Develop Guidance on Procedures When Converting Data
There is a dearth of practical guidance on ways to quantitize and qualitize data in a rigorous way. Several participants shared their uncertainty in how to convert data and identify appropriate analysis techniques. One suggestion for researchers using principal component analysis or factor analysis is to use the factors or components extracted from these models as a validation tool once all themes have been analyzed. We believe this would provide additional evidence of trustworthiness of the original qualitative findings. For example, a researcher could compare the factors or components with the qualitative findings to determine the level of convergence and divergence if examining similar research questions. Quantitative factors or components absent in the qualitative themes provide an opportunity for additional exploration of the data or additional rounds of data collection. Although this would not be considered data conversion, it could enhance the validity of the findings if these analyses were incorporated in a study. The mixed analysis approach of factor analysis of text data can be conducted using the combination of QDA Miner and WORDSTAT (Provalis Research, 2020). We also encourage researchers to consult The Routledge Reviewer’s Guide to Mixed Methods Analysis (Onwuegbuzie & Johnson, 2021) for the latest in innovative analytical methods for MMR, including data conversion approaches for quantitative, qualitative, and mixed methods analyses, and software for conducting mixed methods analyses. We recommend that MMR scholars continue to develop and promote best practices for analyzing converted data.

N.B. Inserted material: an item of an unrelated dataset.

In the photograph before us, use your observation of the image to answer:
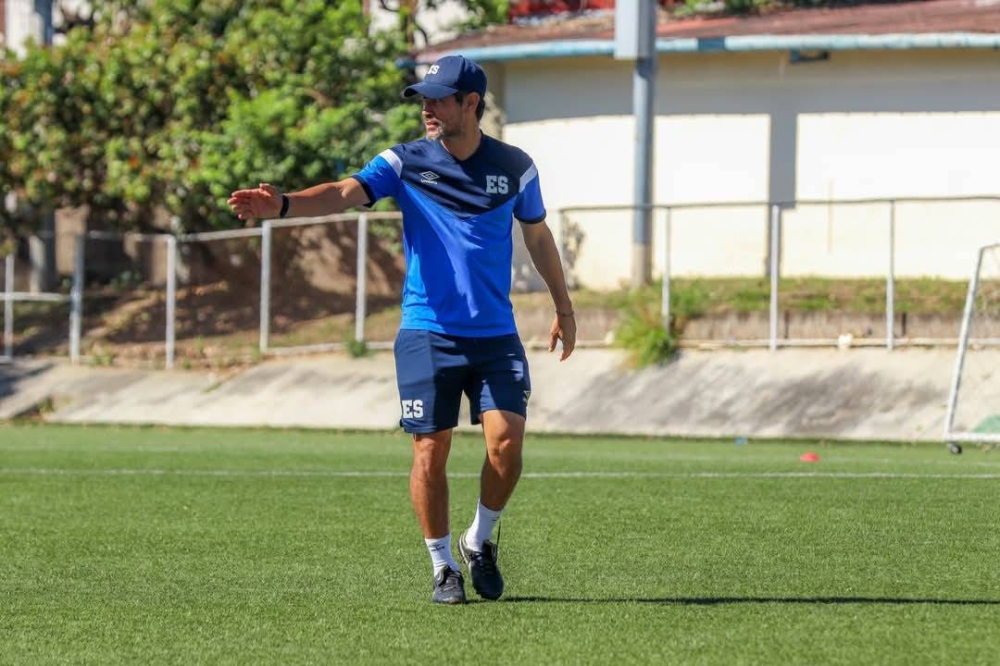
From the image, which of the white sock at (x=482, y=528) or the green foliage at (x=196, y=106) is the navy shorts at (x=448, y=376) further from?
the green foliage at (x=196, y=106)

Determine Procedures to Assess Appropriate Balance for Emic-Etic (Inside-Outside) Legitimation
Some participants discussed the difficulty in determining the appropriate balance between the insider and the outsider perspectives when addressing emic-etic legitimation and how to resolve discrepancies between these two perspectives. Yin (2010) posited that discrepancies between the emic and etic perspectives exist due to researcher reflexivity, research design, and ultimately how researchers reported their study. Attending to reflexivity and careful design are necessary to achieve emic-etic legitimation. This is especially critical if a researcher has a relationship to a group they are studying or shares similarities with them, as unexpected differences may arise (Olive, 2014). Johnson and Christensen (2017) expanded this discussion by noting several strategies for defensible qualitative/emic findings including member checks. To improve the quality of the researcher’s etic perspective, the researcher can use multiple investigators to analyze and interpret data, and continually search for and attempt to dismiss alternative explanations of findings. Emic-etic legitimation requires the production of both viewpoints and merging them into meta-viewpoints. We encourage additional exploration of this topic by MMR scholars to guide future researchers in attending to this legitimation type.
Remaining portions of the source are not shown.